[133] 41. Maiuag und Korotoiko

In alter Zeit war Maiuag verheiratet mit einer Schwester der Frau von Korotoiko. Was machte nun Korotoiko? Er ging des Morgens sehr früh weg und schlug mit der Axt einen einzigen Baum nieder. Dann setzte er sich auf den Stumpf und fing an zu schlafen. Erst nachmittags kam er wieder nach Hause zurück. Maiuag ging des Morgens sehr früh weg und kehrte schon um Mittag wieder nach Hause zurück. Die Schwiegermutter sagte zu ihrer Tochter, der Frau von Maiuag: »Mein Schwiegersohn Korotoiko arbeitet mehr als Maiuag! Laß deinen Mann laufen! Er taugt nichts! Korotoiko arbeitet mehr als dein Mann.

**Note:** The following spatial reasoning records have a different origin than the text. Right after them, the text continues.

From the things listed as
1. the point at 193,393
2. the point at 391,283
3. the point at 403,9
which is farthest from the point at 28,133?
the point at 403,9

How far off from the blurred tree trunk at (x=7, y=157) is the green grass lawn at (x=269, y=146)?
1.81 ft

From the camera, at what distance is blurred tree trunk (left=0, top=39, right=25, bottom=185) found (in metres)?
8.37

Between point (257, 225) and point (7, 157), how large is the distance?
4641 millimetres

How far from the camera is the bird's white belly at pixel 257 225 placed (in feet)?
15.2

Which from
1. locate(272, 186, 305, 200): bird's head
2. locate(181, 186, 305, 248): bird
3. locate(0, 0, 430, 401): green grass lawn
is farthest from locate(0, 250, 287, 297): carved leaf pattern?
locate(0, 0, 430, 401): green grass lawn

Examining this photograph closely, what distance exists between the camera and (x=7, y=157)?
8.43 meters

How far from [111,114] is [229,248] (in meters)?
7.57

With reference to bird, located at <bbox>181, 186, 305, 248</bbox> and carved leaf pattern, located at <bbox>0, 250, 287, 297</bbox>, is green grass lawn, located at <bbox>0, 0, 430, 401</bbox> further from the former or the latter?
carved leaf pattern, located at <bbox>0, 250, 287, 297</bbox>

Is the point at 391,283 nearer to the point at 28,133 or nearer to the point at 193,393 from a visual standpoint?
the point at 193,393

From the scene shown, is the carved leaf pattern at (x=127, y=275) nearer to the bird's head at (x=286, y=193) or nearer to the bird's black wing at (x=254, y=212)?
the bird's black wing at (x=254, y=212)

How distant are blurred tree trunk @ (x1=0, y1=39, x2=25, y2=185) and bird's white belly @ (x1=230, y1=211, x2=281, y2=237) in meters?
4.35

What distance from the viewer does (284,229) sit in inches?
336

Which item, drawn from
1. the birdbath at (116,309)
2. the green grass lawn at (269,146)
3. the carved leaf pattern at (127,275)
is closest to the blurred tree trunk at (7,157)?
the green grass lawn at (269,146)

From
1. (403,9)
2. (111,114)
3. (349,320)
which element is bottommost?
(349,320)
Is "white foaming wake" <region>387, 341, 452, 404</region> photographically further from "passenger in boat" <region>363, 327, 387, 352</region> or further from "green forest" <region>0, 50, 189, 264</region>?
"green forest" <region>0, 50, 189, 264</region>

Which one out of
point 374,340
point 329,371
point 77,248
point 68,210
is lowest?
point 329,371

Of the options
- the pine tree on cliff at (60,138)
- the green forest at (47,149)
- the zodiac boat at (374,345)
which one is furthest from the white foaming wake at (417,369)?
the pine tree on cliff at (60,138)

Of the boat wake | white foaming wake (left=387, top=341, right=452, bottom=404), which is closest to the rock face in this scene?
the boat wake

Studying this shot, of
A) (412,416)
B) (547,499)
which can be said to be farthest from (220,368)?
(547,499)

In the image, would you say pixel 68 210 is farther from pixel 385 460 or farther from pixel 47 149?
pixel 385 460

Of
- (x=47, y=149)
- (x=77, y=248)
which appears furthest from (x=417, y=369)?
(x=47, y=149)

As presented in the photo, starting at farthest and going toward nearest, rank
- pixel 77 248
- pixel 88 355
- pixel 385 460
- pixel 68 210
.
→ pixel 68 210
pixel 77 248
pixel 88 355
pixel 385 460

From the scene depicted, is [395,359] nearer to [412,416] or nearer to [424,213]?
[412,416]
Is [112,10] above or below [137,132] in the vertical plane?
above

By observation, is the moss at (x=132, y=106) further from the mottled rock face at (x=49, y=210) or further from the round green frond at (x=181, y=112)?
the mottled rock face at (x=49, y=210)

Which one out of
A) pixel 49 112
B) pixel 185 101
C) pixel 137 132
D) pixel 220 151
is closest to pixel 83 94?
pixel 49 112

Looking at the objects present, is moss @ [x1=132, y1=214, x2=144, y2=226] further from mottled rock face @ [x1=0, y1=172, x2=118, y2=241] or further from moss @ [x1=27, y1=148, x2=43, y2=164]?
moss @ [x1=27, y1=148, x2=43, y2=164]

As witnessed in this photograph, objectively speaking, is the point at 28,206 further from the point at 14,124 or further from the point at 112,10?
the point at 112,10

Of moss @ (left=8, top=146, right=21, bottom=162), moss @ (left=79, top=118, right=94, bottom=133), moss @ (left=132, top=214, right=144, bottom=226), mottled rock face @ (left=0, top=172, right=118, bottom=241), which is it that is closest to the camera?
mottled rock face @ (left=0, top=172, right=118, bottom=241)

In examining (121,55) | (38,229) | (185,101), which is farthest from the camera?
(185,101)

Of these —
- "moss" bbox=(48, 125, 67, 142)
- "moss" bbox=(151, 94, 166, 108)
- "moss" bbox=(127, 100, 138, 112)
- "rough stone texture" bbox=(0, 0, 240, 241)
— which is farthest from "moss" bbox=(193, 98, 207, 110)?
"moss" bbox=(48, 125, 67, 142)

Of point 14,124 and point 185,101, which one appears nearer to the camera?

Deshalb habe ich ihn lieber.« Da sagte die Frau[133] von Maiuag: »Du hast niemals die Pflanzung meines Mannes gesehen. Wenn du willst, wollen wir die Pflanzung deines Schwiegersohnes Korotoiko besichtigen!«

Die Alte gab Korotoiko bessere Nahrung als Maiuag, und Korotoiko verlebte gute Tage. Maiuag ging morgens weg, schlug sein Waldmesser in einen Strauch und setzte sich hin. Das Waldmesser arbeitete allein weiter, schlug viel Unterholz nieder und kehrte dann zu Maiuag zurück. So machte Maiuag in zwei Tagen eine große Rodung. Am anderen Tag ging Maiuag wieder zu seiner Pflanzung, um die Bäume niederzuhauen. Er schlug seine Axt in einen Baum und setzte sich hin. Die Axt schlug allein weiter. Sie schlug alle Bäume um in einem Tag, eine große Rodung, und kehrte dann zu Maiuag zurück. Korotoiko brauchte zwanzig Tage, um eine ganz kleine Rodung zu schlagen. Zehn Tage brauchte er, um das Unterholz abzuhauen, zehn Tage, um die Bäume niederzuschlagen. Dann warteten beide, bis das Holz trocken war, um zu brennen. Maiuag wartete fünf Tage. Korotoiko wartete nur zwei Tage. Darauf brannten sie. Das Holz, das Korotoiko geschlagen hatte, war noch ganz grün. Nur die Blätter brannten! – Maiuag brannte seine Rodung, die gut trocken war. Am anderen Tag reinigte Maiuag seine Rodung. Er schlug seine Axt in einen halbverbrannten Baumstamm und setzte sich dann hin. Die Axt schlug allein weiter alle Baumstämme klein und schaffte das ganze Holz an den Rand der Rodung. In zwei Tagen war die ganze Rodung gereinigt. Korotoiko hatte nur ein ganz kleines Stück gereinigt. Er setzte sich auf einen Baumstamm und fing an zu schlafen. Am anderen Tag ging Maiuag mit dem Grabscheit zu seiner Rodung, um zu pflanzen. Er stieß das Grabscheit in die Erde und setzte sich hin. Das Grabscheit arbeitete allein weiter. Es ging aus seiner Hand und grub Löcher in den Boden und kehrte um Mittag zu Maiuag zurück. Maiuag hatte Maniok-Stecklinge mitgebracht. Er schlug sein Messer in einen Steckling. Das Messer arbeitete allein weiter und schnitt einen ganzen Haufen Stecklinge. Alle seine Werkzeuge[134] arbeiteten. Dann stieß er einen Steckling in ein Loch. Der Steckling ging aus seiner Hand, und alle Stecklinge pflanzten sich selbst.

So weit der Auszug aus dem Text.